§ **AIM**
Reproduce every line of the records below verbatim, omitting the pictures.

[Stored entries]

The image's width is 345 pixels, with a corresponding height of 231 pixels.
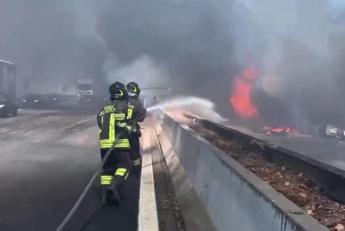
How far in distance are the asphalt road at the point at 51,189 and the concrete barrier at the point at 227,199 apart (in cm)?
77

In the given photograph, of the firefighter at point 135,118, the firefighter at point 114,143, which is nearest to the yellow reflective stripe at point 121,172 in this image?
the firefighter at point 114,143

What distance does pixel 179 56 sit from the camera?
129 feet

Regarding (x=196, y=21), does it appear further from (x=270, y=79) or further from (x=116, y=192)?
(x=116, y=192)

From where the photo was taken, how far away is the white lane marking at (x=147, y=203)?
6.00m

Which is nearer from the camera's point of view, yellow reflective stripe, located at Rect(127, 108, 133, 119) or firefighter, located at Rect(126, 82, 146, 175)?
yellow reflective stripe, located at Rect(127, 108, 133, 119)

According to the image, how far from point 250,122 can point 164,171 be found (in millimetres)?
21005

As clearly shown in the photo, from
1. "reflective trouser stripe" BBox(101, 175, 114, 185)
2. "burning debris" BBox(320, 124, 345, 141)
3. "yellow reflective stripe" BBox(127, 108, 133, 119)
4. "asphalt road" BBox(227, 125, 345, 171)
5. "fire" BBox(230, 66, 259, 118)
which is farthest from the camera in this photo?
"fire" BBox(230, 66, 259, 118)

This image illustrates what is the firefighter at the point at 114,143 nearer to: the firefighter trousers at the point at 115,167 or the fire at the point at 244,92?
the firefighter trousers at the point at 115,167

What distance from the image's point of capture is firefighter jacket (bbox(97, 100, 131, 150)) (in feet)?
23.6

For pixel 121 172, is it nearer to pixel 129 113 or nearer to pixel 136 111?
pixel 129 113

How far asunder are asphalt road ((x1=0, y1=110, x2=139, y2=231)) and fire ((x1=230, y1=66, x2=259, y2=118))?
18773 mm

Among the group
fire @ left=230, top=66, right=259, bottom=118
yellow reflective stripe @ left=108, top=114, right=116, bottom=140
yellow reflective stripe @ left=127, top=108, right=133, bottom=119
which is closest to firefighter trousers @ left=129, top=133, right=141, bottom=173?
yellow reflective stripe @ left=127, top=108, right=133, bottom=119

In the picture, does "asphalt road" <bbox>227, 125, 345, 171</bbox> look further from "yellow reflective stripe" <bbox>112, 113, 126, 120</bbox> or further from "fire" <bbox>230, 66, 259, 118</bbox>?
"fire" <bbox>230, 66, 259, 118</bbox>

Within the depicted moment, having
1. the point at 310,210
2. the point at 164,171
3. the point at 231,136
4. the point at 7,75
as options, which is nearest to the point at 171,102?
the point at 7,75
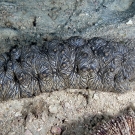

§ **ANSWER TO THIS TASK**
The image's width is 345 pixels, with a corresponding height of 231 pixels.
How far in distance are the asphalt road at the point at 51,189 and the concrete barrier at the point at 227,199 apart (in cm)?
77

In the given photograph, of the firefighter at point 135,118, the firefighter at point 114,143, which is nearest to the yellow reflective stripe at point 121,172 in this image?
the firefighter at point 114,143

What distance does pixel 179 56 sit from the camera?
129 feet

Regarding (x=196, y=21), does it appear further from (x=270, y=79) or further from (x=116, y=192)?
(x=116, y=192)

From where the photo was taken, how far away is the white lane marking at (x=147, y=203)?
6.00m

Which is nearer from the camera's point of view, yellow reflective stripe, located at Rect(127, 108, 133, 119) or firefighter, located at Rect(126, 82, 146, 175)?
yellow reflective stripe, located at Rect(127, 108, 133, 119)

According to the image, how far from point 250,122 can point 164,171 be found (in millimetres)?
21005

As clearly shown in the photo, from
1. "reflective trouser stripe" BBox(101, 175, 114, 185)
2. "burning debris" BBox(320, 124, 345, 141)
3. "yellow reflective stripe" BBox(127, 108, 133, 119)
4. "asphalt road" BBox(227, 125, 345, 171)
5. "fire" BBox(230, 66, 259, 118)
which is farthest from the camera in this photo?
"fire" BBox(230, 66, 259, 118)

This image illustrates what is the firefighter at the point at 114,143 nearer to: the firefighter trousers at the point at 115,167 or the fire at the point at 244,92?
the firefighter trousers at the point at 115,167

What distance from the image's point of capture is firefighter jacket (bbox(97, 100, 131, 150)) (in feet)?
23.6

For pixel 121 172, is it nearer to pixel 129 113 or nearer to pixel 136 111?
pixel 129 113

How far asunder are asphalt road ((x1=0, y1=110, x2=139, y2=231)) and fire ((x1=230, y1=66, x2=259, y2=118))?
18773 mm

Among the group
fire @ left=230, top=66, right=259, bottom=118
yellow reflective stripe @ left=108, top=114, right=116, bottom=140
yellow reflective stripe @ left=127, top=108, right=133, bottom=119
which is closest to firefighter trousers @ left=129, top=133, right=141, bottom=173?
yellow reflective stripe @ left=127, top=108, right=133, bottom=119

In the picture, does "asphalt road" <bbox>227, 125, 345, 171</bbox> look further from "yellow reflective stripe" <bbox>112, 113, 126, 120</bbox> or further from "fire" <bbox>230, 66, 259, 118</bbox>?
"fire" <bbox>230, 66, 259, 118</bbox>

Within the depicted moment, having
1. the point at 310,210
2. the point at 164,171
3. the point at 231,136
4. the point at 7,75
as options, which is nearest to the point at 171,102?
the point at 7,75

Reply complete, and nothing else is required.